-- Start of Provided material --

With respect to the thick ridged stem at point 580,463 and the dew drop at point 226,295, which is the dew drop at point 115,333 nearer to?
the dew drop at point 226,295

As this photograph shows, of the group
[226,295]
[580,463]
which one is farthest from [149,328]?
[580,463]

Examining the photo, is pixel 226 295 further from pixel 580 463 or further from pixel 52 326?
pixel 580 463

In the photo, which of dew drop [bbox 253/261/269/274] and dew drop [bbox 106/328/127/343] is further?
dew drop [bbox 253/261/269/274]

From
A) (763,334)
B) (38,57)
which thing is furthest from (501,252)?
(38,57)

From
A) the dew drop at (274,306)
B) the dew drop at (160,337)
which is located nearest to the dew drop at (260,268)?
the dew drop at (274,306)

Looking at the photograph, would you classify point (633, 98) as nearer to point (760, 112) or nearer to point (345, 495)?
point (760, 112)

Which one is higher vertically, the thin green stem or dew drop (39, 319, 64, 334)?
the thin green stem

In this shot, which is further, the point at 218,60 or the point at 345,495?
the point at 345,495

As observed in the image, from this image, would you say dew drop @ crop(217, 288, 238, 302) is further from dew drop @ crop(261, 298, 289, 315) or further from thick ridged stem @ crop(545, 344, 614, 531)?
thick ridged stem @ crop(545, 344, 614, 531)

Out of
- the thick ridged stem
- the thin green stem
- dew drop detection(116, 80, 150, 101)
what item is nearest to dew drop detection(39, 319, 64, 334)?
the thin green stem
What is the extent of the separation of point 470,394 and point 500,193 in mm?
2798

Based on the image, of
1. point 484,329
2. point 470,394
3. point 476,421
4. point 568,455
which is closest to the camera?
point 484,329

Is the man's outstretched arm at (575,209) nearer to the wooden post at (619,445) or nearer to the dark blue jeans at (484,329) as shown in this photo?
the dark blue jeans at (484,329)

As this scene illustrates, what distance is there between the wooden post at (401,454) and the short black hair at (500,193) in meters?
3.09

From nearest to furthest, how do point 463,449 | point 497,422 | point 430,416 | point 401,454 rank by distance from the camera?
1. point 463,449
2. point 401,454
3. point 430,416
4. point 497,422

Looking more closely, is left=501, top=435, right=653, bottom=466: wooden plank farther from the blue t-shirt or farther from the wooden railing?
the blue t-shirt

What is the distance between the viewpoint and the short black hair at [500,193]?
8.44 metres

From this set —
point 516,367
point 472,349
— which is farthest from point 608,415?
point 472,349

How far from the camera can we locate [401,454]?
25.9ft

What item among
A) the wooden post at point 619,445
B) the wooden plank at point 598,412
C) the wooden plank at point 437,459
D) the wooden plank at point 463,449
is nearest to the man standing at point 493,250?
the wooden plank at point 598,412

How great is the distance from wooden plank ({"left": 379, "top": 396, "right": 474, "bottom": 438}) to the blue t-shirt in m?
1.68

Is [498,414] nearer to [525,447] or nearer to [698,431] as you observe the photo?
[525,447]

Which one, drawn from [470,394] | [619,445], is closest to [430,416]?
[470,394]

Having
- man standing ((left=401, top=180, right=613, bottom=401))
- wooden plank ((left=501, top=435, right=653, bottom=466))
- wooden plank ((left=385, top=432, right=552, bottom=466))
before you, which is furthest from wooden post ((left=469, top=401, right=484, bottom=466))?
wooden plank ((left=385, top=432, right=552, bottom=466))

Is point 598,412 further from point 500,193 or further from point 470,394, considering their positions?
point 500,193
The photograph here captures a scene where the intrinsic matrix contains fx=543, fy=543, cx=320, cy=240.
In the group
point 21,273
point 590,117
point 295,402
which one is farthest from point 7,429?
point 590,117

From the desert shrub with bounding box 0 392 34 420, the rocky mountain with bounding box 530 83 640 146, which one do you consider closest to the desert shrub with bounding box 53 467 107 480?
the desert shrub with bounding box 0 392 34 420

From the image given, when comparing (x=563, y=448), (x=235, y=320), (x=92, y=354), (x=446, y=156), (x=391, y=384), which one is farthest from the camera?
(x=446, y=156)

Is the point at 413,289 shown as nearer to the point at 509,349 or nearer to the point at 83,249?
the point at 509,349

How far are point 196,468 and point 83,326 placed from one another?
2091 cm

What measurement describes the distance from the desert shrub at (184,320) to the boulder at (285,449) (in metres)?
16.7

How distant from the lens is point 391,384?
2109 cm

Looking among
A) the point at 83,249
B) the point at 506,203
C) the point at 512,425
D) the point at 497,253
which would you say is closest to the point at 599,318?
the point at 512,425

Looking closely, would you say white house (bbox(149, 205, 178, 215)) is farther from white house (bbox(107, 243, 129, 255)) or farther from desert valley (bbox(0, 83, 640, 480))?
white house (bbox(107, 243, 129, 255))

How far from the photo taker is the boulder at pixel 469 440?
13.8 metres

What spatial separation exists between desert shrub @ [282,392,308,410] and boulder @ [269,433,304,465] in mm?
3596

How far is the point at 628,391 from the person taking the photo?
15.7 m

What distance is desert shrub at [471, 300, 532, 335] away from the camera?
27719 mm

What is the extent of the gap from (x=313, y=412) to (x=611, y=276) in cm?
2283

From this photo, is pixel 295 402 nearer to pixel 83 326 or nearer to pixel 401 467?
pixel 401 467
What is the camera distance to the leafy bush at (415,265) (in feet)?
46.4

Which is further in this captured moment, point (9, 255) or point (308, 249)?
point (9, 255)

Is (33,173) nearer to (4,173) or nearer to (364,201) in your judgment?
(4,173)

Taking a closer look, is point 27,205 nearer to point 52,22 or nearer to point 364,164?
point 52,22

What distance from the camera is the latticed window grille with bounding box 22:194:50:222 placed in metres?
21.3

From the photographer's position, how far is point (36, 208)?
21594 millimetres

-- End of Provided material --

* _To do_
Replace "nearer to" with "closer to" everywhere it appears in the rows above, and leave everything else unchanged.

* _Solution to the exercise_
With respect to the thick ridged stem at point 580,463 and the dew drop at point 226,295, which is the dew drop at point 115,333 closer to?
the dew drop at point 226,295

As this photograph shows, of the group
[226,295]
[580,463]
which one is farthest from [149,328]?
[580,463]

Examining the photo, is pixel 226 295 further from pixel 580 463 or further from pixel 52 326?
pixel 580 463

In the photo, which of dew drop [bbox 253/261/269/274] and dew drop [bbox 106/328/127/343] is further?
dew drop [bbox 253/261/269/274]

From
A) (763,334)
B) (38,57)
which thing is furthest from (501,252)?
(38,57)

From
A) the dew drop at (274,306)
B) the dew drop at (160,337)
which is located nearest to the dew drop at (260,268)?
the dew drop at (274,306)

Looking at the photograph, would you classify point (633, 98) as closer to point (760, 112) or closer to point (345, 495)?
point (760, 112)

Which one is higher vertically, the thin green stem or dew drop (39, 319, 64, 334)?
the thin green stem

In this shot, which is further, the point at 218,60 or the point at 345,495?
the point at 345,495

As observed in the image, from this image, would you say dew drop @ crop(217, 288, 238, 302) is further from dew drop @ crop(261, 298, 289, 315) or further from thick ridged stem @ crop(545, 344, 614, 531)?
thick ridged stem @ crop(545, 344, 614, 531)

Out of
- the thick ridged stem
- the thin green stem
- dew drop detection(116, 80, 150, 101)
what item is nearest to dew drop detection(39, 319, 64, 334)?
the thin green stem
What is the extent of the separation of point 470,394 and point 500,193 in mm?
2798

Based on the image, of
1. point 484,329
2. point 470,394
3. point 476,421
4. point 568,455
which is closest to the camera?
point 484,329

Is the man's outstretched arm at (575,209) closer to the wooden post at (619,445) or closer to the dark blue jeans at (484,329) as shown in this photo?
the dark blue jeans at (484,329)

As this scene illustrates, what distance is there between the wooden post at (401,454) and the short black hair at (500,193) in meters?
3.09

From nearest to furthest, how do point 463,449 | point 497,422 | point 430,416 | point 401,454 rank by distance from the camera?
1. point 463,449
2. point 401,454
3. point 430,416
4. point 497,422

Looking more closely, is left=501, top=435, right=653, bottom=466: wooden plank farther from the blue t-shirt or farther from the wooden railing?
the blue t-shirt

What is the distance between the viewpoint and the short black hair at [500,193]?
8.44 metres

From this set —
point 516,367
point 472,349
— which is farthest from point 608,415?
point 472,349

How far from the camera can we locate [401,454]?
25.9ft

What item among
A) the wooden post at point 619,445
B) the wooden plank at point 598,412
C) the wooden plank at point 437,459
D) the wooden plank at point 463,449
is nearest to the man standing at point 493,250?
the wooden plank at point 598,412

How great is the distance from wooden plank ({"left": 379, "top": 396, "right": 474, "bottom": 438}) to the blue t-shirt in m?
1.68

Is [498,414] closer to [525,447] or closer to [698,431] as you observe the photo?
[525,447]

Which one, drawn from [470,394] | [619,445], is closest to [430,416]?
[470,394]

Having
- man standing ((left=401, top=180, right=613, bottom=401))
- wooden plank ((left=501, top=435, right=653, bottom=466))
- wooden plank ((left=385, top=432, right=552, bottom=466))
before you, which is furthest from wooden post ((left=469, top=401, right=484, bottom=466))?
wooden plank ((left=385, top=432, right=552, bottom=466))

Is point 598,412 further from point 500,193 or further from point 470,394, considering their positions?
point 500,193
The photograph here captures a scene where the intrinsic matrix contains fx=543, fy=543, cx=320, cy=240.
In the group
point 21,273
point 590,117
point 295,402
which one is farthest from point 7,429?
point 590,117

From the desert shrub with bounding box 0 392 34 420, the rocky mountain with bounding box 530 83 640 146, which one do you consider closest to the desert shrub with bounding box 53 467 107 480?
the desert shrub with bounding box 0 392 34 420

From the image given, when comparing (x=563, y=448), (x=235, y=320), (x=92, y=354), (x=446, y=156), (x=391, y=384), which one is farthest from the camera?
(x=446, y=156)

Is the point at 413,289 shown as closer to the point at 509,349 or closer to the point at 83,249?
the point at 509,349

How far are point 196,468 and point 83,326 placed from one another?
2091 cm

What measurement describes the distance from the desert shrub at (184,320) to the boulder at (285,449) (in metres)?
16.7

How distant from the lens is point 391,384?
2109 cm

Looking among
A) the point at 83,249
B) the point at 506,203
C) the point at 512,425
D) the point at 497,253
which would you say is closest to the point at 599,318?
the point at 512,425

Looking closely, would you say white house (bbox(149, 205, 178, 215)) is farther from white house (bbox(107, 243, 129, 255)) or farther from desert valley (bbox(0, 83, 640, 480))?
white house (bbox(107, 243, 129, 255))

How far from the photo taker is the boulder at pixel 469 440?
13.8 metres

What spatial separation exists between desert shrub @ [282,392,308,410] and boulder @ [269,433,304,465] in mm?
3596

How far is the point at 628,391 from the person taking the photo?
15.7 m

What distance is desert shrub at [471, 300, 532, 335] away from the camera?
27719 mm

What is the extent of the gap from (x=313, y=412) to (x=611, y=276) in cm?
2283

From this photo, is pixel 295 402 closer to pixel 83 326 or closer to pixel 401 467?
pixel 401 467
What is the camera distance to the leafy bush at (415,265) (in feet)?
46.4

Which is further in this captured moment, point (9, 255) or point (308, 249)?
point (9, 255)

Is (33,173) closer to (4,173) or closer to (364,201) in your judgment?
(4,173)

Taking a closer look, is point 27,205 closer to point 52,22 or closer to point 364,164?
point 52,22

What distance from the camera is the latticed window grille with bounding box 22:194:50:222 placed in metres?
21.3

From the photographer's position, how far is point (36, 208)?
21594 millimetres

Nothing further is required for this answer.